Akbelen Ormanı, Muğla’nın Milas İlçesi’ne bağlı İkizköy Mahallesi’nde bulunuyor. Bu bölge aslında yıllardır termik santraller ve orman kıyımıyla gündemde. 1982’de Yatağan, 1986’da Yeniköy ve 1994’te Kemerköy’de termik santrallerin üretime başlaması, bölgenin ekolojik dengesini ve sosyal yapısını etkiledi. Bu santrallerin devreye girmesiyle birlikte Hüsamlar, Çakıralan ve Sekköy gibi köylerin nüfusları büyük ölçüde azaldı veya köyler tamamen boşaltıldı. 1996 yılında alınan bakanlar kurulu kararına rağmen üç termik santralin kapatılmaması, ulusal ve uluslararası mahkemelerde tartışmalara yol açtı. Hatta bu konuda Avrupa İnsan Hakları Mahkemesi’ne (AİHM) başvuruldu, ancak yine de santrallerin kapatılması yönünde bir sonuç alınamadı.

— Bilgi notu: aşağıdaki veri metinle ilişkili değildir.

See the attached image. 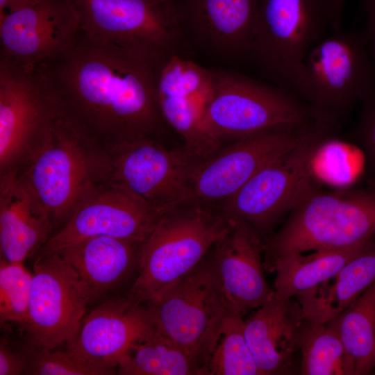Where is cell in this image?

2020 yılında Yeniköy-Kemerköy Enerji Şirketi’nin (YK Enerji) orman kesimi için izin almasının ardından Nisan 2021’de Akbelen’de kesim faaliyetleri başladı. Ancak, yerel halkın nöbet tutması sonucu Orman Müdürlüğü kesimi erteledi. Bu direniş, 17 Temmuz 2021’de ilk kesimin başlamasıyla sonuçlandı. Ağustos 2021’de mahkeme kesim faaliyetlerini durdurma kararı aldı. Kararın ardından bilirkişi raporlarının oluşturulması ve dava hakiminin bizzat bulunduğu keşifler yapıldı.

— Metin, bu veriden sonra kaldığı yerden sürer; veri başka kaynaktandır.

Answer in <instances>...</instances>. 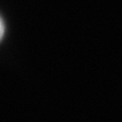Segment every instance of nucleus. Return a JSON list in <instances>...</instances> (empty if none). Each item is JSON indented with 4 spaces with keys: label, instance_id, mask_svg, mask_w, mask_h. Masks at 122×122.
<instances>
[{
    "label": "nucleus",
    "instance_id": "f257e3e1",
    "mask_svg": "<svg viewBox=\"0 0 122 122\" xmlns=\"http://www.w3.org/2000/svg\"><path fill=\"white\" fill-rule=\"evenodd\" d=\"M4 35V22H1V37H3Z\"/></svg>",
    "mask_w": 122,
    "mask_h": 122
}]
</instances>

Bilirkişi raporlarına göre linyit analizlerinde radyoaktif izotoplar tespit edildi. Bu izotopların hava kirliliğiyle birlikte solunduğunda insan sağlığına ciddi zararlar verebileceği ve kanser riski oluşturabileceği belirtildi. Bu durum, insan sağlığının yanı sıra bölgenin biyolojik çeşitliliği için de önem arz eden bir sorun. Endemik bitkilerin ve bölgeye özgü hayvan türlerinin yaşam alanı olan Akbelen ormanlarının aynı zamanda önemli bir karbon yakalama potansiyeline sahip olması bölgenin değerini daha da artırıyor.
İkizköy ve çevresindeki köylerin sakinleri, yaşam alanlarının ve doğal kaynaklarının korunmasını talep ediyor. Ancak YK Enerji Firması’nın bölgede 22 bin hektarlık bir ruhsata sahip olduğu ve bu alanda madencilik faaliyetlerinin devam edeceği biliniyor. Peki, kalkınma-çevre ikileminin yaşandığı bu tür durumlarda Türkiye nasıl bir tutum sergilemeli?
Türkiye, yenilenebilir enerjiye geçişte hem potansiyeli hem de imkanları değerlendirildiğinde rekabetçi bir aktör. Bununla birlikte, 2053 karbon nötr hedeflerinde enerji kaynaklarının nasıl şekilleneceği, şu anki yatırım kararlarıyla tesis edilecek. Türkiye’nin enerji portföyündeki projeksiyonları incelendiğinde ise kömür bazlı enerji üretimine dikkate değer bir yatırım yapmayı planladığı ortaya çıkıyor. Öte yandan, Avrupa Birliği’nde birçok ülke, enerji üretim stratejilerini dekarbonizasyon doğrultusunda yeniledi. 27 AB ülkesinden 16’sı termik enerji santrallerinden tamamen vazgeçme niyetini zaten ilan etmiş durumda.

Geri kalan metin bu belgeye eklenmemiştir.